» **Provided passage**:

:::::

I am probably aiming for 50-60% planted,not like some of the tanks on here fully planted.The filtration will be via a sump and a large eheim canister,the sump will return via a spray bar the full length of the tank.I will be using koralia circulation pumps to provide circulation lower down in the tank and move the CO2 around and hopefully stop any dead spots.
Not really sure on the plants yet but there will be some mosses on the bogwood,I had some Vallisneria spiralis var. leopard in a previous tank which I really liked.I would also like some of the easier red stem plants as I like the colour contrast.I would also like to use some really fast growing plants to help with any start up imbalances.
One of my main concerns is lighting but I will address that in the correct forum.


----------



## Alastair (23 Jun 2011)

:::::

» **Input data**:
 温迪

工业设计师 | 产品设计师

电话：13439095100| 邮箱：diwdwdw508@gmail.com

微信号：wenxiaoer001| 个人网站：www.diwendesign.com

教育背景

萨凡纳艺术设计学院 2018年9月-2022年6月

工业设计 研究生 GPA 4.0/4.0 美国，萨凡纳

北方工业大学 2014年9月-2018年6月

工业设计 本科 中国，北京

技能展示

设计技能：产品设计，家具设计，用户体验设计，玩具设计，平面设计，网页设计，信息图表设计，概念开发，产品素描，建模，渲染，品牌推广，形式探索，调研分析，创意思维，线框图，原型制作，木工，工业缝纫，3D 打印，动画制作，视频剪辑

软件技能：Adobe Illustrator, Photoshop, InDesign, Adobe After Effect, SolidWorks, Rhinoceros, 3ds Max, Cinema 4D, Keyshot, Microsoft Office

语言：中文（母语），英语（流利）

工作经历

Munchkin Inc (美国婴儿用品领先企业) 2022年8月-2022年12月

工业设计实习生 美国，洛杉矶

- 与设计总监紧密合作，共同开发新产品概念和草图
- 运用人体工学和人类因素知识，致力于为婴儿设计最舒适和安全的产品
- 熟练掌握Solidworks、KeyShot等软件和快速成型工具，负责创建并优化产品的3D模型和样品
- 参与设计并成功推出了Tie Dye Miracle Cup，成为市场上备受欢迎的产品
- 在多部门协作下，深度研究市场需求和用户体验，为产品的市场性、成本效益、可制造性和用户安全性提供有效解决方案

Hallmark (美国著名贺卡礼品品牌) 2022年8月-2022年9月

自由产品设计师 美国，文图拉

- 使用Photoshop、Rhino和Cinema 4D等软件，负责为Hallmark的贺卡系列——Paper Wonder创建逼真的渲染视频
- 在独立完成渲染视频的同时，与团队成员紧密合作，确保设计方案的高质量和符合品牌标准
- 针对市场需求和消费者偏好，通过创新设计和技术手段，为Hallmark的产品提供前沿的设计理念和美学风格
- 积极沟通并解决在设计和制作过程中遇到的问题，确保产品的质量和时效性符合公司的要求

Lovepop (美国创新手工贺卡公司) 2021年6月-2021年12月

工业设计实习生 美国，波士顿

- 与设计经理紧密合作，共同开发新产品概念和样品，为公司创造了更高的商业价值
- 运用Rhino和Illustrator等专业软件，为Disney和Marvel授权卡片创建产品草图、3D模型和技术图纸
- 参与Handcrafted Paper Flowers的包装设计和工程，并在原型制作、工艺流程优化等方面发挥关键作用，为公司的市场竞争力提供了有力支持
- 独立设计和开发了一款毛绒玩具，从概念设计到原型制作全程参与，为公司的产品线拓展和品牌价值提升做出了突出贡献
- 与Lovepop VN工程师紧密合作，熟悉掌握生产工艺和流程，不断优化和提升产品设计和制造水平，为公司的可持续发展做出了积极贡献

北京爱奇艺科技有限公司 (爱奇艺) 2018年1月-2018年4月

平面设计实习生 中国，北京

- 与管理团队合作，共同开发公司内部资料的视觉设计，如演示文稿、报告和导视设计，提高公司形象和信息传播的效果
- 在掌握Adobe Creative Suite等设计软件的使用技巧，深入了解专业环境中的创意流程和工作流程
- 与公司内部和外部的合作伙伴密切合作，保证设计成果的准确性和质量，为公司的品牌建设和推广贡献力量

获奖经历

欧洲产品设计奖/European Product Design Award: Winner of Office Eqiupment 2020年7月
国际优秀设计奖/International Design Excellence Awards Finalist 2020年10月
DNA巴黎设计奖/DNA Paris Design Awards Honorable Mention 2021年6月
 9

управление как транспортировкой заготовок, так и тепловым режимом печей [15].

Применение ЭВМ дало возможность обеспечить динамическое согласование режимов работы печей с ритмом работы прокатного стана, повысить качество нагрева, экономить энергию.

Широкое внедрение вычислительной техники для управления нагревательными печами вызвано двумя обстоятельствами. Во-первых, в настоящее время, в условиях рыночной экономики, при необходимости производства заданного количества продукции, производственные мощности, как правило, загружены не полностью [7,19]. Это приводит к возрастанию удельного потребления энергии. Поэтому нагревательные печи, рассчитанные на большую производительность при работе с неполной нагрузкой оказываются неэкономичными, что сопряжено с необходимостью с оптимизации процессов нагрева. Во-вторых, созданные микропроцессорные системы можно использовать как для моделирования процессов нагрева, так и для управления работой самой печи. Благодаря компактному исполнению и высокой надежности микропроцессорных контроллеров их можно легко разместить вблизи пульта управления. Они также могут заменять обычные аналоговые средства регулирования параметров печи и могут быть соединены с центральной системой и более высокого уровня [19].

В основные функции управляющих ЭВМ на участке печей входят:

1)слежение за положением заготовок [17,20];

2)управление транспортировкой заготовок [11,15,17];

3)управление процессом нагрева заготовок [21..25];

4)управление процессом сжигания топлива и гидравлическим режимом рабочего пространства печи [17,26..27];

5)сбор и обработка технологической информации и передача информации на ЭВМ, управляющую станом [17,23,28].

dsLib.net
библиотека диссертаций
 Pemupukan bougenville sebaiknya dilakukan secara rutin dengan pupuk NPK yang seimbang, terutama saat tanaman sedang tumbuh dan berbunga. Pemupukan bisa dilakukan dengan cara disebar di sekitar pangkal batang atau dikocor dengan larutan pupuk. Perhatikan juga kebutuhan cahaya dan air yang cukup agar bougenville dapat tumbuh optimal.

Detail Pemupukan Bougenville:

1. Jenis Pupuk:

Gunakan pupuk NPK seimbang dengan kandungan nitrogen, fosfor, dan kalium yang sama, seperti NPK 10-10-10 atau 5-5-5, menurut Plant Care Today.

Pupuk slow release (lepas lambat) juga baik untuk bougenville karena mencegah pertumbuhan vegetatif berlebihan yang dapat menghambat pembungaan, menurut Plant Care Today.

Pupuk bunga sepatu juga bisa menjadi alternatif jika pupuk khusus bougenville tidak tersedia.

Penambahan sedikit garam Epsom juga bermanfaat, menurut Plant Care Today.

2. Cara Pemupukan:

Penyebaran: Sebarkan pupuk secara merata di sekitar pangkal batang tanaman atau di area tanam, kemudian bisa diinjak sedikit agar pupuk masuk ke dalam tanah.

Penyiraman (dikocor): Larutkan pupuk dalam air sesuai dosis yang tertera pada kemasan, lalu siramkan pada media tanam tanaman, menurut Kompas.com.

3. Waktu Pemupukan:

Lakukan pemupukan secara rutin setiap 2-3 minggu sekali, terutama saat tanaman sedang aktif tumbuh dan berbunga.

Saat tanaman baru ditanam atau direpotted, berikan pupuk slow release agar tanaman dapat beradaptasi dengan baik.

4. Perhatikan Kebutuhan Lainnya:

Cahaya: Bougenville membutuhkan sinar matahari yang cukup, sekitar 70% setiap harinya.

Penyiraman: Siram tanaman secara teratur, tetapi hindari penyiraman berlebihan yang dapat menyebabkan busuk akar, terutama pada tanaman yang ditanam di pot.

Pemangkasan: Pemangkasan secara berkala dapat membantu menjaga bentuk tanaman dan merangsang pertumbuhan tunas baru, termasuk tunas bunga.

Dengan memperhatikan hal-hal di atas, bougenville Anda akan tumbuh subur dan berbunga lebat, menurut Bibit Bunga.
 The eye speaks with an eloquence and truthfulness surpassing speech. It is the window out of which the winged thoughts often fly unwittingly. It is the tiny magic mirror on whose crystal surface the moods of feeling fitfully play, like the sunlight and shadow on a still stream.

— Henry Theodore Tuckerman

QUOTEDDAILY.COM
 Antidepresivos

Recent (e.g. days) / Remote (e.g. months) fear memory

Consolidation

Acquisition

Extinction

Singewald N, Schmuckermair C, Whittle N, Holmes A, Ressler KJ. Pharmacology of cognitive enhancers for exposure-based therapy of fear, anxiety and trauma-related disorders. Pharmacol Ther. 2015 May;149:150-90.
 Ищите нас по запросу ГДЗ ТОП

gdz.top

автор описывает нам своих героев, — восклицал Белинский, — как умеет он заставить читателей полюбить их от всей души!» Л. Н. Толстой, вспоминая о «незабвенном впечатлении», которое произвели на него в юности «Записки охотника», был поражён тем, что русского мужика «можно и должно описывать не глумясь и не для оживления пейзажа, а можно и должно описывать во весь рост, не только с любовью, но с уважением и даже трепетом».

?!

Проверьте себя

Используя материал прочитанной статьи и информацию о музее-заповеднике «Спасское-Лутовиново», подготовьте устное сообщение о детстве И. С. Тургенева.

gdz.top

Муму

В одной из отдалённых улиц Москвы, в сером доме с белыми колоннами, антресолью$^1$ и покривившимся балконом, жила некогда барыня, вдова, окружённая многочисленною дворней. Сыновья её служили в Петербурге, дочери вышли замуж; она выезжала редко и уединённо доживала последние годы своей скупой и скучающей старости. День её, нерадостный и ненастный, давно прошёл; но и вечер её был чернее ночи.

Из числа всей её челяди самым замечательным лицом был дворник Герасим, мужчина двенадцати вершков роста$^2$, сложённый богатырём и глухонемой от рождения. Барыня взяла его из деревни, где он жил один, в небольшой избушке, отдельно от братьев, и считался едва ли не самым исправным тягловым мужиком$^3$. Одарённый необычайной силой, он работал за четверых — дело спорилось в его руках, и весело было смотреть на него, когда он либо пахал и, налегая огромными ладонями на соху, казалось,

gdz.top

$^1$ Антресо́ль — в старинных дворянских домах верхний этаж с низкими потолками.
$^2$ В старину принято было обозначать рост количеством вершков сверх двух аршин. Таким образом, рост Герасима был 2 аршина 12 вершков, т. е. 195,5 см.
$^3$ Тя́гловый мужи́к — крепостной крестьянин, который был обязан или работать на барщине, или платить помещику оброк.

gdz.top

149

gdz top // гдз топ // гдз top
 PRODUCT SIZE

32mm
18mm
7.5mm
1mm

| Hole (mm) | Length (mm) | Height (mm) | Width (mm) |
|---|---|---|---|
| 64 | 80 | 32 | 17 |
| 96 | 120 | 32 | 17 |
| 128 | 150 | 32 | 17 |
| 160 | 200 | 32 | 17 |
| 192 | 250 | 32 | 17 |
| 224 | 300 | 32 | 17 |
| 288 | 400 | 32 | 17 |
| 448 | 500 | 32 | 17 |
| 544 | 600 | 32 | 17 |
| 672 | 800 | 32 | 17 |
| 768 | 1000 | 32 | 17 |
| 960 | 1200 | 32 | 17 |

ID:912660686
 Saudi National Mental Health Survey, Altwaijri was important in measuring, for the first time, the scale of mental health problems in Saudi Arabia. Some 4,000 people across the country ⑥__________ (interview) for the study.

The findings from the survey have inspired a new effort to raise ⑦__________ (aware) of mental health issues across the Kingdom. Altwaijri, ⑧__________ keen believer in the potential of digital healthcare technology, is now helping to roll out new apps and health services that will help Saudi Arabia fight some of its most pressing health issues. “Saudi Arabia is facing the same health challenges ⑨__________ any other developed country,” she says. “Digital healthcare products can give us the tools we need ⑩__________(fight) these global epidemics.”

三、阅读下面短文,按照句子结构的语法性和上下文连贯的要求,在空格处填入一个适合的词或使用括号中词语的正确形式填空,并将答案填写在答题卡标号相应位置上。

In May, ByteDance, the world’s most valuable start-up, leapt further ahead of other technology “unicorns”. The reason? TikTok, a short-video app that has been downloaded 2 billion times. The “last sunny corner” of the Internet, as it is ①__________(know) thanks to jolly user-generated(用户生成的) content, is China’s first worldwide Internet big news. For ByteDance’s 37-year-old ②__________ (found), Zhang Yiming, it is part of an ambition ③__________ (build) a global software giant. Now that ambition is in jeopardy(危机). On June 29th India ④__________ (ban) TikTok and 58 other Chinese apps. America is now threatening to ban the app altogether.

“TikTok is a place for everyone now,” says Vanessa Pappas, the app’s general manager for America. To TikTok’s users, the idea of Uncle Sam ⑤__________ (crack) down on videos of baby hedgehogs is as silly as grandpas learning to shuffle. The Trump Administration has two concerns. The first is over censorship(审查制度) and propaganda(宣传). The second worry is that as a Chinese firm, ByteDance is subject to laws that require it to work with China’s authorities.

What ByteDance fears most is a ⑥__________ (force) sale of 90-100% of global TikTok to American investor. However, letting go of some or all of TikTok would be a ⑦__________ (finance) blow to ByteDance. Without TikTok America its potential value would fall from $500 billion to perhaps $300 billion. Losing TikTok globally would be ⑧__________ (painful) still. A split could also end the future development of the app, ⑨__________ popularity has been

:::::

» **Tasks to complete**:
a – In the planted tank post, what share of the tank does the writer aim to have planted?
b – List every piece of equipment the planted tank post names for filtration or water movement.
c – Carry on the planted tank post from where it stops.

» **Solved tasks**:
a – 50-60%

b – A sump, a large Eheim canister, a spray bar running the full length of the tank, and Koralia circulation pumps.

c –
wow thats a tank. get a journal started. im sure there will be lots of interest in it. i thought my wood was big ha ha


----------



## ozzyboo (23 Jun 2011)

Yeah the wood is awesome,it is just under 30" tall and just over 2ft wide.
I will try and start a journal over the next couple of days


----------



## ghostsword (23 Jun 2011)

That is the motherload of a tank. Really big! 

For plants, crypts, easy to deal with co2 and they do creep up nicely.

About Corys, their barbels get damaged easily, so the sand has to be smooth, anything sharp will mess them up.

Great tank! 


.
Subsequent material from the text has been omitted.